The recent publication of Michael Lewis’ book, Flash Boys, has reinvigorated the debate about the practice of High Frequency Trading (HFT) and the potential to exploit and profit from the inefficiencies in today’s market structure. In order to stop this activity regulators and lawmakers will have to act. With the recent $4.5 million fine to the New York Stock Exchange by the SEC and open investigations by multiple government agencies into HFT, reform of some kind is likely imminent. In the meantime, Redwood Investments is committed to minimizing the impact of predatory trading tactics on our orders and continuing to seek best executions for our clients.

What is High Frequency Trading?

HFT broadly comprises a group of investment strategies that utilize technical speed advantages in combination with highly sophisticated algorithmic computer programs to rapidly enter and exit positions. While not necessarily news to market participants, Lewis’ message that “the market is rigged” has brought these strategies, and questions about their fairness, to the forefront of public debate. Proponents of HFT argue that they are the new market makers and that they have helped to create a more liquid and efficient market. Their speed and tremendous liquidity lead to narrow spreads and cheaper commissions; benefits enjoyed by all investors and market participants. As Lewis and others have brought to light, however, HFT can also be predatory and create unfair advantages at the expense of other slower, less technologically savvy investors.

Examples of Predatory Issues and Practices

  • Pinging. A tactic that attempts to identify large orders. HFT firms enter small market orders of 100 shares or less in most publicly listed stocks. With minimum risk and cost, this allows for HFT algorithms to calculate the likelihood of where a large order might be in the market. Once confident that an order is out there, they commence various strategies to profit off of the found order.

  • Latency Arbitrage. With co-location services being sold by the public exchanges, HFT servers have access to direct pricing feeds that are faster and more accurate than the Security Information Processor (SIP), which is responsible for updating the national best bid and offer (NBBO) to the public. This speed advantage allows risk-free arbitrage between pricing sources.

  • Electronic Front Running. While not risk-free, this “risk-arbitrage” strategy consists of identifying an order filled at one exchange and then beating the market to the rest of the exchanges to “front-run” the rest of the order. Effectively, this strategy moves the market away from the investor and deteriorates the execution price for the investor (increases the price when buying or decreases it when selling). This strategy can trigger momentum in the security and significantly affect the traditional investor’s execution price.

  • Rebate Arbitrage. A strategy that seeks to claim the rebates offered by exchanges for passively providing liquidity (limit orders). The rebate is designed to incentivize market participates to provide liquidity. The issue is that the liquidity offered is not real - most orders are canceled. As a result of the high order cancelation rate, the volume that appears to exist in the market for a security is often wildly overstated. This vanishing liquidity exacerbates volatility in the market, leading to rapidly widening spreads and dramatic price changes (i.e. flash crashes).

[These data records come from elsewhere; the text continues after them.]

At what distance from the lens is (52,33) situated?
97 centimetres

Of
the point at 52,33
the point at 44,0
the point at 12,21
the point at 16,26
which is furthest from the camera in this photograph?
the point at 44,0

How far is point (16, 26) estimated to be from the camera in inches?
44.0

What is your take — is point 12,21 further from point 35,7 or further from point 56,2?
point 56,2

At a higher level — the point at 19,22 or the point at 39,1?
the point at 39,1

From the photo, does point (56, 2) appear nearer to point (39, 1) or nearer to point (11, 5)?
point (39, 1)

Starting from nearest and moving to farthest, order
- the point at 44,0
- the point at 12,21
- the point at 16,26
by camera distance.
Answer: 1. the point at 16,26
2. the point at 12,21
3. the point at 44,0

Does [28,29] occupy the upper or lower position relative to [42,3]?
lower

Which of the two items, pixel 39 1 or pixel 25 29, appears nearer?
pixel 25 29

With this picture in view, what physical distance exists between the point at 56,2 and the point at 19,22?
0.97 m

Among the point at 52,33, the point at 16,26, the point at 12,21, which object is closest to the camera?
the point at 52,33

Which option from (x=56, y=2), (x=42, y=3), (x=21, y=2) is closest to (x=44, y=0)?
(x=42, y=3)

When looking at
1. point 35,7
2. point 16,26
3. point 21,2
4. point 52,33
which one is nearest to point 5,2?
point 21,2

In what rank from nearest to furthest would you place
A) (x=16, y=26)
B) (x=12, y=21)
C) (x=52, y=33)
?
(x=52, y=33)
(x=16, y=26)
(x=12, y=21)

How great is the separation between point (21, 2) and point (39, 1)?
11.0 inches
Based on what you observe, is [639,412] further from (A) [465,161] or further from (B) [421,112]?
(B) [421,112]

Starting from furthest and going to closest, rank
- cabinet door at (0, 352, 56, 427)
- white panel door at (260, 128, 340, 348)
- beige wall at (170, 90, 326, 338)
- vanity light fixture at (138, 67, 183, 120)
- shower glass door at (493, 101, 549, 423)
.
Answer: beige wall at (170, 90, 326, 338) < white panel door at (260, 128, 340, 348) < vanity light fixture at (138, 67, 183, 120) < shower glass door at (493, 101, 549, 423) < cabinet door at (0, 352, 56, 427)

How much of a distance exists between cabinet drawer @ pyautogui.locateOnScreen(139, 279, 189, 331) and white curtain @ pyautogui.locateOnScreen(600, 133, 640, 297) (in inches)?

What is Redwood Doing to Protect Against High Frequency Trading?

While the current market structure prevents Redwood from completely immunizing against predatory HFT, we have taken a number of steps to minimize the impact to our clients.

  • Eliminated trading with brokers executing in dark pools or at Alternative Trading Systems (ATS) that only use the SIP for pricing. This limits the speed advantage that HFT’s rely on for Latency Arbitrage.

  • Utilizing simultaneous routing algorithms wherever possible to access liquidity across all exchanges and dark pools at the same time. This limits the effectiveness of Electronic Front-Running strategies.

  • Utilizing minimum fill sizes (100+ share lots) to combat pinging and raise the cost to the HFT of identifying our order.

  • Only trading with brokers that are members of the new IEX pool (mentioned in Flash Boys) and are agnostic or exchange neutral. The result is that exchange rebates will not influence where executions occur.

  • Requesting that sell side brokers provide Redwood with detailed execution reports that contain information on how our orders are handled (location of executions, algorithms used, principal vs. agent, etc.). This information provides much needed insight and transparency into our executions.

  • Meeting with brokerage firms with whom we trade to confirm that their trading processes meet Redwood’s requirements.

  • Employing more crossing products.

The HFT situation will continue to be fluid as regulatory and market structures evolve. New regulatory investigations and responses by market participants appear to be occurring daily. Redwood is actively monitoring any changes and will adjust trading strategies to capitalize on opportunities that protect clients and drive best execution.